## Written task
Count the lines in the items below that contain the string "higher", with case counting. Reply with the number alone.

— Start of Supplied records —

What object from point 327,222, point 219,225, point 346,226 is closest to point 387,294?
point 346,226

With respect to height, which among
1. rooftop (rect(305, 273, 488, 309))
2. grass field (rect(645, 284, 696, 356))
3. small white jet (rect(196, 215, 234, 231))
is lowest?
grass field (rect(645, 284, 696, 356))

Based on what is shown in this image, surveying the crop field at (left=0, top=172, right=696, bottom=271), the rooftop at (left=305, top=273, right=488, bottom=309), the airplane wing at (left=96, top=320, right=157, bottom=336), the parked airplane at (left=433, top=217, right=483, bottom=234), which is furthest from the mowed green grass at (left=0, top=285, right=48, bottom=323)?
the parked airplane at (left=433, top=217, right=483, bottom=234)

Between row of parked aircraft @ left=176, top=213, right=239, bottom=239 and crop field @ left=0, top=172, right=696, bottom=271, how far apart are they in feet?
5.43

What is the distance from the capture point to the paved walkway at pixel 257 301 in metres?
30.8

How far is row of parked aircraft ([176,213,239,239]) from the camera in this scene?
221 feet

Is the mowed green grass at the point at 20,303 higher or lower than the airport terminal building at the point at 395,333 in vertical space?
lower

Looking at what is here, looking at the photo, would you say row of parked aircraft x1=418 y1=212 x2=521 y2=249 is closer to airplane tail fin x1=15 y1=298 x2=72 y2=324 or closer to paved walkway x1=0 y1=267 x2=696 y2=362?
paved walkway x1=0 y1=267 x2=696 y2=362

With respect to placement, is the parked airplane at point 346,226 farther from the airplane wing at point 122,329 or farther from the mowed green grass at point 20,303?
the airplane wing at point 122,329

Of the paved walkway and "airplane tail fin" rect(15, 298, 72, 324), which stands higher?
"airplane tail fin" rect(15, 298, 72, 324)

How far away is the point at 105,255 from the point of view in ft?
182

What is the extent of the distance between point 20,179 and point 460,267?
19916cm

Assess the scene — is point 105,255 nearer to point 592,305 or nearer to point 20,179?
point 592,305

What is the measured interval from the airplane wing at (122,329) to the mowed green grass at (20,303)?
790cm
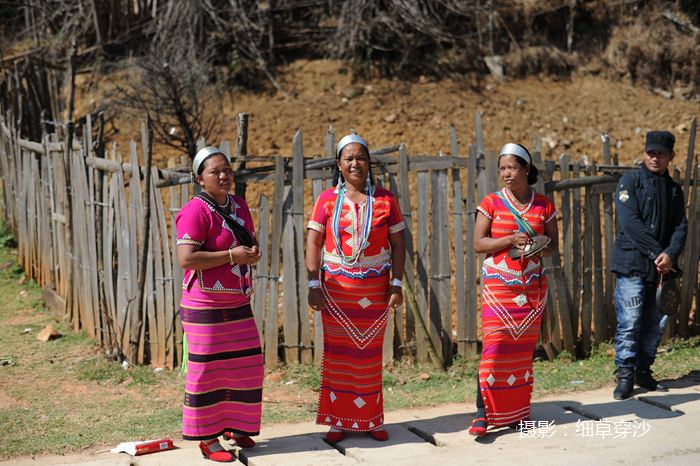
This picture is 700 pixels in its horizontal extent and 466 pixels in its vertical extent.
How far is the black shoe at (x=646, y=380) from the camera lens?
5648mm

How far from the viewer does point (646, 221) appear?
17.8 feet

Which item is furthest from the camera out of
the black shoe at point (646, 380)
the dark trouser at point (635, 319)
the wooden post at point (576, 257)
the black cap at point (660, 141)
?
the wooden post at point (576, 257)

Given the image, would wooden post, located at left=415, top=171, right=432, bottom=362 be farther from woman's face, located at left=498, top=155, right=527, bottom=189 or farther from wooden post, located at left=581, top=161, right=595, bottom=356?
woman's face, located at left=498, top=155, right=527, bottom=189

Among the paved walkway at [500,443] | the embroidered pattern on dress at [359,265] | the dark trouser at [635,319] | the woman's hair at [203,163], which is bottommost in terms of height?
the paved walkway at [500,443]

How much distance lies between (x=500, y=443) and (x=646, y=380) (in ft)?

— End of Supplied records —
— Start of Supplied records —

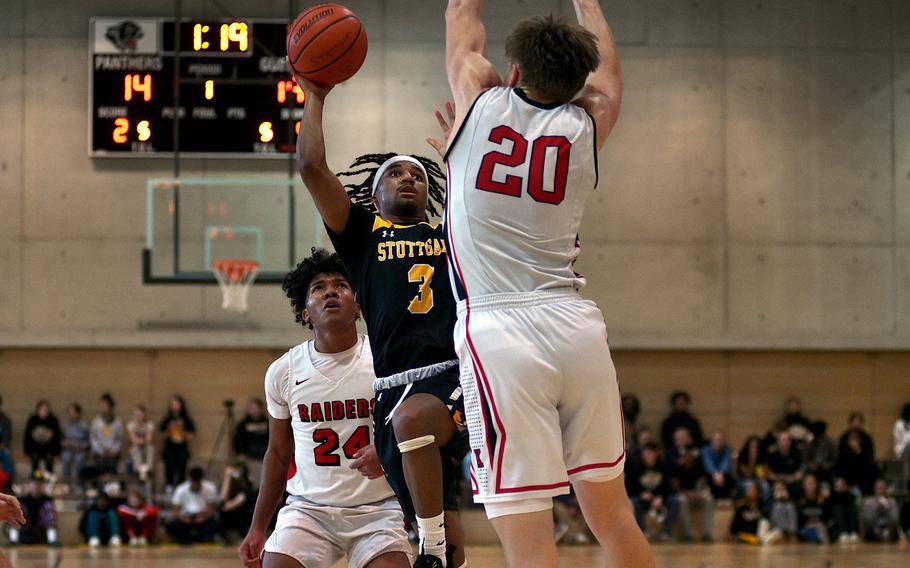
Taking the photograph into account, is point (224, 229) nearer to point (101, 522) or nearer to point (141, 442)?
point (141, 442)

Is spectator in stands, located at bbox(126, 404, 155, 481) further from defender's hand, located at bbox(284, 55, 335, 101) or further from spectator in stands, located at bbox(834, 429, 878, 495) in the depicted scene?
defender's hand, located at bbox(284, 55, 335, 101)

— End of Supplied records —

## Reply
2